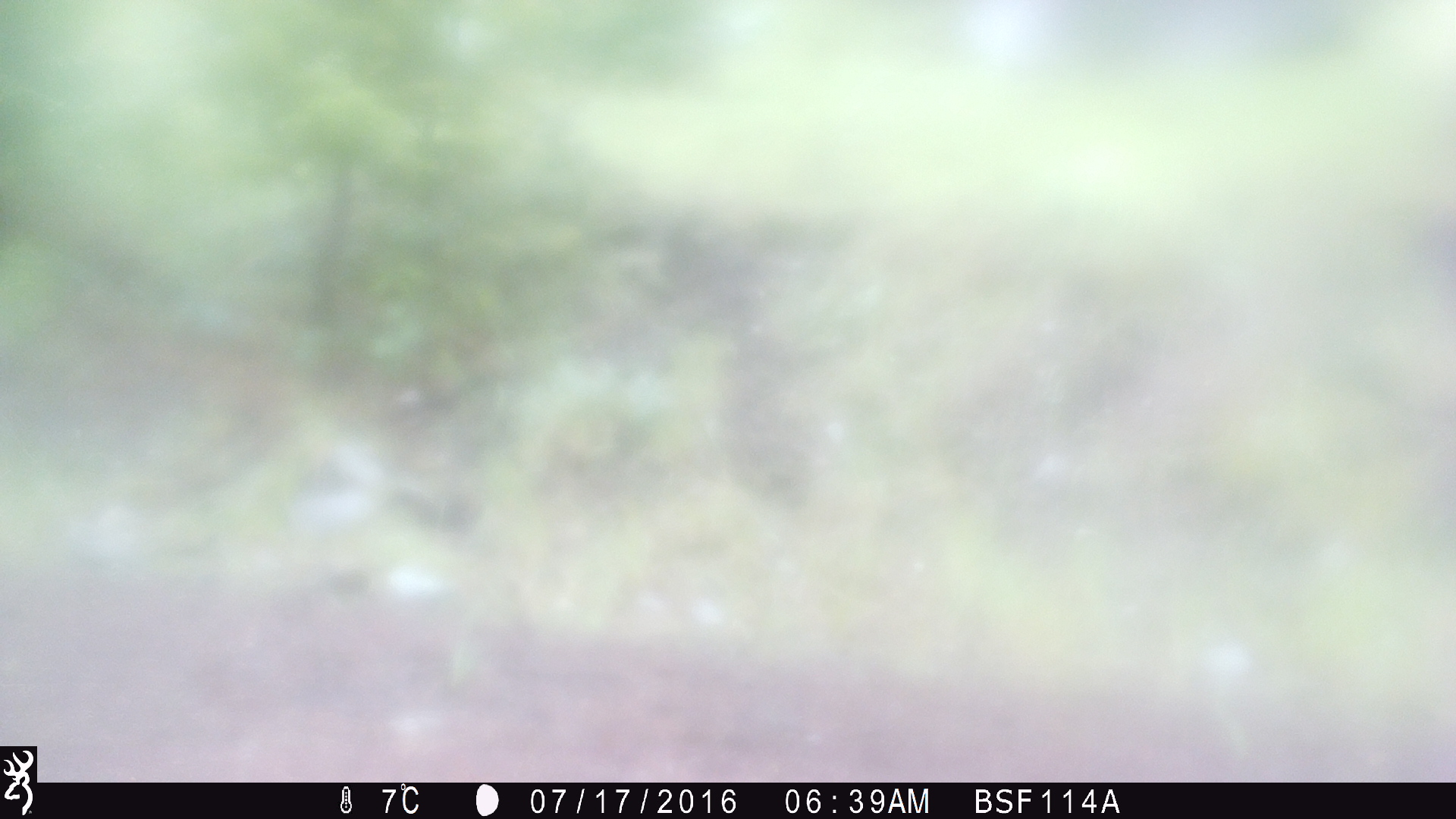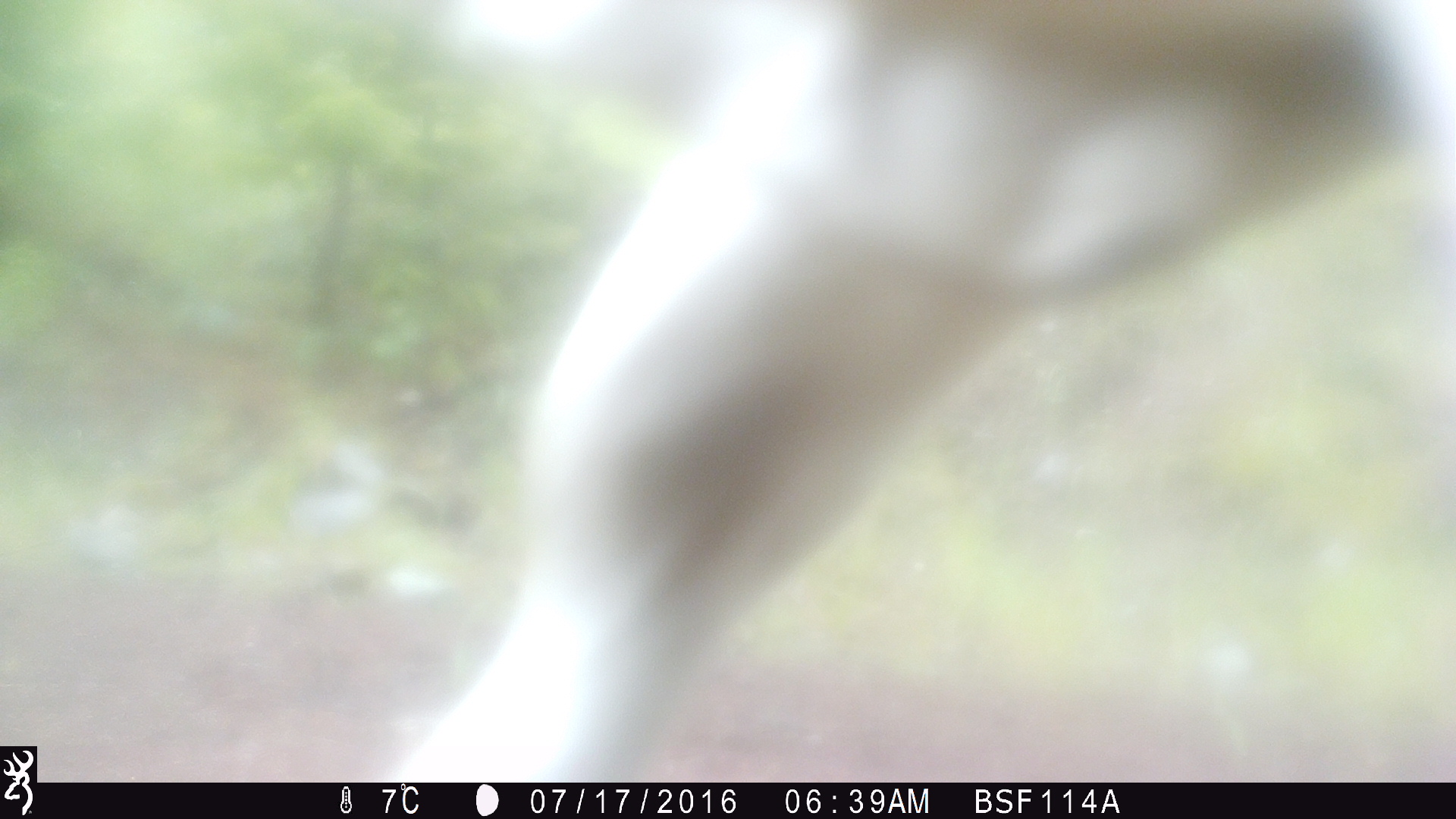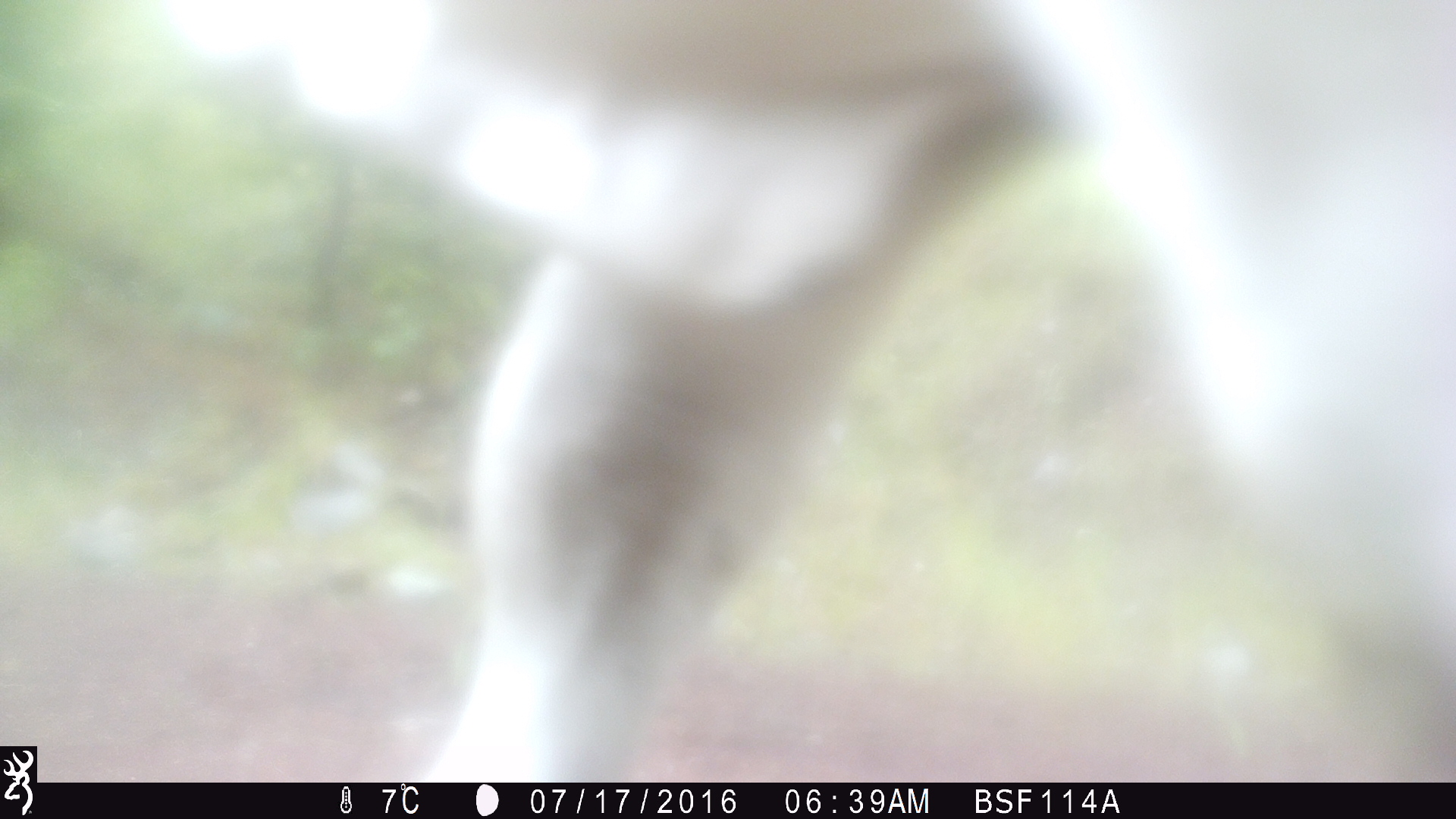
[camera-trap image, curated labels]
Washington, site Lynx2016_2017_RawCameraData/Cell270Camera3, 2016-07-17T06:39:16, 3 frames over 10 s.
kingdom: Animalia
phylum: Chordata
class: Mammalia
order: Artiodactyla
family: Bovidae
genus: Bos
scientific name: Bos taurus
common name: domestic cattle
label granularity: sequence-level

==*==

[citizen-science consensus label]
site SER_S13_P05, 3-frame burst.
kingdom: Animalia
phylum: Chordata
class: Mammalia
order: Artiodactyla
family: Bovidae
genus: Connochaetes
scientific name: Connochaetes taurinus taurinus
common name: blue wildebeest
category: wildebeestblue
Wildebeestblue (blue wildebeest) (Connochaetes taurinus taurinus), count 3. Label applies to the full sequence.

==*==

*EXERCISE INSTRUCTIONS:*
Every line above from the line with "scientific name: Bos taurus" to the line with "label granularity: sequence-level", inclusive, must be returned exactly; no other line belongs in the reply.

*RESPONSE AREA:*
scientific name: Bos taurus
common name: domestic cattle
label granularity: sequence-level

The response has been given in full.